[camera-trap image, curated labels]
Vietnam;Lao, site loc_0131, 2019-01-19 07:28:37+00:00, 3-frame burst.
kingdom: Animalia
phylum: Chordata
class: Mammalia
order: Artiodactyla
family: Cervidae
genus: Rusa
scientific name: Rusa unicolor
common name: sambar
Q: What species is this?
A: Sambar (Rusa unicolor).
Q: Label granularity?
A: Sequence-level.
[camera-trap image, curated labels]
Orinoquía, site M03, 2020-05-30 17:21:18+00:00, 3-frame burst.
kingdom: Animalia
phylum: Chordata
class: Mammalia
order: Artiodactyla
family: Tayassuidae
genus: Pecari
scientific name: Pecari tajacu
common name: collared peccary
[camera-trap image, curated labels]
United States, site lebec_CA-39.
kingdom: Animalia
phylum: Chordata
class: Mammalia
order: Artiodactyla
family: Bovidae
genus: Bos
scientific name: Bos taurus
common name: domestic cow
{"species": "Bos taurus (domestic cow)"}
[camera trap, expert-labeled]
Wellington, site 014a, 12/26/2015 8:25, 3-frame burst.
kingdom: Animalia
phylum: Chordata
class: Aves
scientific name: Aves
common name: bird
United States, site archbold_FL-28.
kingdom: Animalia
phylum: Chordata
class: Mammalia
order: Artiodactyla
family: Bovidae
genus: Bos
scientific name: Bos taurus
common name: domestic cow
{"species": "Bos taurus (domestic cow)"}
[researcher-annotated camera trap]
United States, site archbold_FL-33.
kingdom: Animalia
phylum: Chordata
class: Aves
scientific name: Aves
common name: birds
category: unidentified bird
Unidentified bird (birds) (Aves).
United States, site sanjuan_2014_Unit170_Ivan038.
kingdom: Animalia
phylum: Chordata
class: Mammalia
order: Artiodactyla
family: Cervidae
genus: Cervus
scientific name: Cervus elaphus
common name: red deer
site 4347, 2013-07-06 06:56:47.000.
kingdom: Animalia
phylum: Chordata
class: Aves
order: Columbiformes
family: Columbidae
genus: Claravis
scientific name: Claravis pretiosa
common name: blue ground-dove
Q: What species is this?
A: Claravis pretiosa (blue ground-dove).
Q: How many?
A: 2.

━━━

Set all the data down again, exactly as it reads above.

[camera-trap image, curated labels]
Vietnam;Lao, site loc_0131, 2019-01-19 07:28:37+00:00, 3-frame burst.
kingdom: Animalia
phylum: Chordata
class: Mammalia
order: Artiodactyla
family: Cervidae
genus: Rusa
scientific name: Rusa unicolor
common name: sambar
Q: What species is this?
A: Sambar (Rusa unicolor).
Q: Label granularity?
A: Sequence-level.
[camera-trap image, curated labels]
Orinoquía, site M03, 2020-05-30 17:21:18+00:00, 3-frame burst.
kingdom: Animalia
phylum: Chordata
class: Mammalia
order: Artiodactyla
family: Tayassuidae
genus: Pecari
scientific name: Pecari tajacu
common name: collared peccary
[camera-trap image, curated labels]
United States, site lebec_CA-39.
kingdom: Animalia
phylum: Chordata
class: Mammalia
order: Artiodactyla
family: Bovidae
genus: Bos
scientific name: Bos taurus
common name: domestic cow
{"species": "Bos taurus (domestic cow)"}
[camera trap, expert-labeled]
Wellington, site 014a, 12/26/2015 8:25, 3-frame burst.
kingdom: Animalia
phylum: Chordata
class: Aves
scientific name: Aves
common name: bird
United States, site archbold_FL-28.
kingdom: Animalia
phylum: Chordata
class: Mammalia
order: Artiodactyla
family: Bovidae
genus: Bos
scientific name: Bos taurus
common name: domestic cow
{"species": "Bos taurus (domestic cow)"}
[researcher-annotated camera trap]
United States, site archbold_FL-33.
kingdom: Animalia
phylum: Chordata
class: Aves
scientific name: Aves
common name: birds
category: unidentified bird
Unidentified bird (birds) (Aves).
United States, site sanjuan_2014_Unit170_Ivan038.
kingdom: Animalia
phylum: Chordata
class: Mammalia
order: Artiodactyla
family: Cervidae
genus: Cervus
scientific name: Cervus elaphus
common name: red deer
site 4347, 2013-07-06 06:56:47.000.
kingdom: Animalia
phylum: Chordata
class: Aves
order: Columbiformes
family: Columbidae
genus: Claravis
scientific name: Claravis pretiosa
common name: blue ground-dove
Q: What species is this?
A: Claravis pretiosa (blue ground-dove).
Q: How many?
A: 2.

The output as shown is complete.